Exercise instructions » Below are entries. Pull out all lines containing "unstyled".

Collected data:
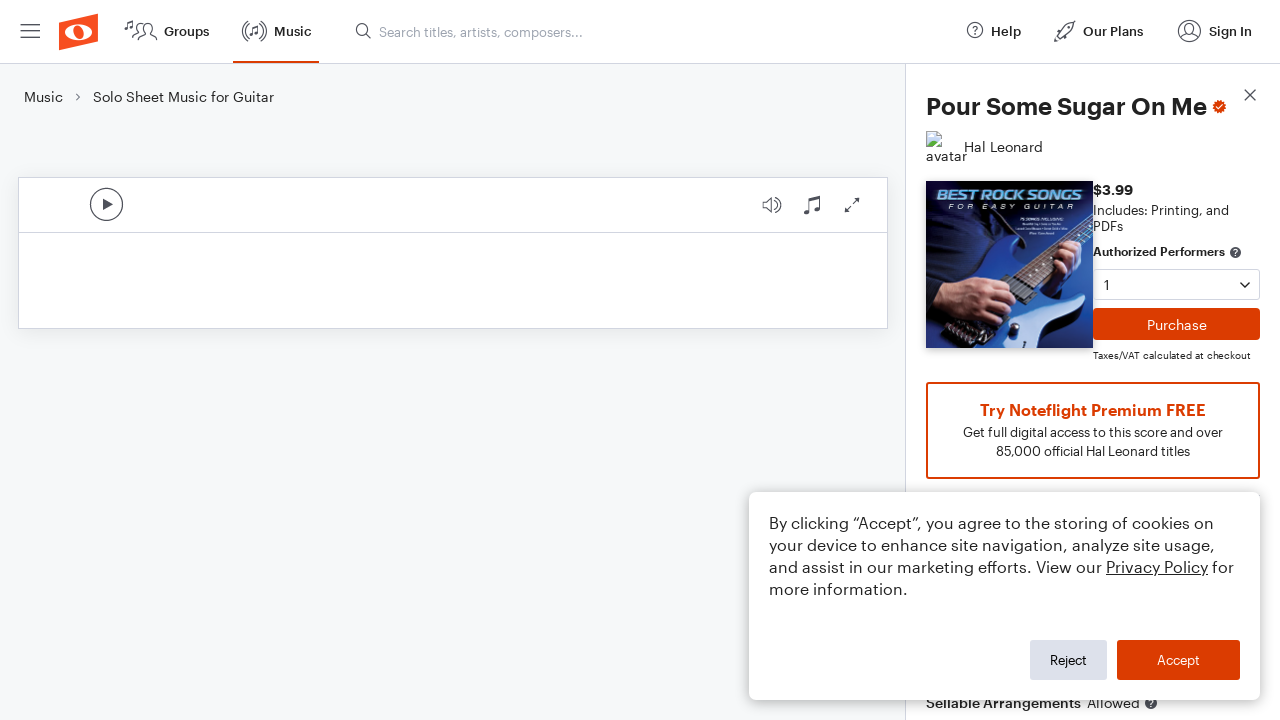

--- FILE ---
content_type: text/html; charset=utf-8
request_url: https://www.noteflight.com/pub_embed/ea88dc73d0ffcfa3db3b30021f8bb321?token=eyJhbGciOiJIUzI1NiJ9.eyJkYXRhIjp7InB1Ymxpc2hlZF9zY29yZV9pZCI6ImVhODhkYzczZDBmZmNmYTNkYjNiMzAwMjFmOGJiMzIxIiwicHJldmlldyI6dHJ1ZSwicGVyc29uYWxpemF0aW9uIjpudWxsLCJkaXNhYmxlUHJpbnRpbmciOnRydWV9LCJleHAiOjE3Njk4MTA5MTV9.IWk471wcexUB82Bztk-M_908AjevXMrRRMtvvOmQAjY
body_size: 2163
content:
<!DOCTYPE html>
<html lang="en" xml:lang="en" xmlns="http://www.w3.org/1999/xhtml">
  <head>
    <meta content="text/html;charset=UTF-8" http-equiv="content-type" />
    <meta http-equiv="X-UA-Compatible" content="requiresActiveX=true" />

      <meta name="robots" content="noindex,nofollow" />

    <title>
      Noteflight - Online Music Notation Software
    </title>
    <script language="javascript">
      var appConfigJsonB64 = "[base64]/[base64]/[base64]"
    </script>
    <script src="https://production-assets.noteflight.com/speedyg/speedyg-a8e1916442d63d519d18.js"></script>
  </head>
  <body id="appBody">
  <div id="mainPage">
    <div id="embedContainer">
      <iframe id="embedIframe" class="fullSize" allow="autoplay; fullscreen"></iframe>
    </div>
    <div id="svgContainer">
      <div id="svgContainerHeader" class="svgContainerHeader" role="navigation" aria-label="svgContainerHeade">
        <div class="svgContainerHeaderInner" role="toolbar" aria-orientation="horizontal">
          <div class="headerPaletteLeft">
            <button
              id="playButton"
              class="unstyled paletteButton playCircle"
              aria-label="Play">
            </button>
          </div>
          <div class="headerPaletteRight">
            <button
              id="playbackButton"
              class="unstyled paletteButton playback"
              aria-label="Playback">
            </button>
            <button
              id="scoreButton"
              class="unstyled paletteButton notes"
              aria-label="Score">
            </button>
            <div id="printButtonContainer" class="hidden">
              <button
                id="printButton"
                class="unstyled paletteButton printSimple"
                aria-label="Print PDF Sample"
                aria-disabled="true">
              </button>
            </div>
            <button
              id="fullScreenButton"
              class="unstyled paletteButton"
              aria-label="Full Screen">
            </button>
          </div>
        </div>
      </div>
      <div id="pagesContainer" class="pagesContainer" role="main">
        <div id="pageTurnerBack" class="performUI performPageTurner back"></div>
        <div id="pageTurnerForward" class="performUI performPageTurner forward"></div>
      </div>
      <div id="spinner" class="hidden">
        <div id="spinner" class="overlay">
          <div class="spinnerContainer">
            <div class="spinner">
            </div>
            <div id="overlayCaption" class="overlayCaption"></div>
          </div>
        </div>
      </div>
    </div>
  </div>
</body>

</html>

Result for this task »
              class="unstyled paletteButton playCircle"
              class="unstyled paletteButton playback"
              class="unstyled paletteButton notes"
                class="unstyled paletteButton printSimple"
              class="unstyled paletteButton"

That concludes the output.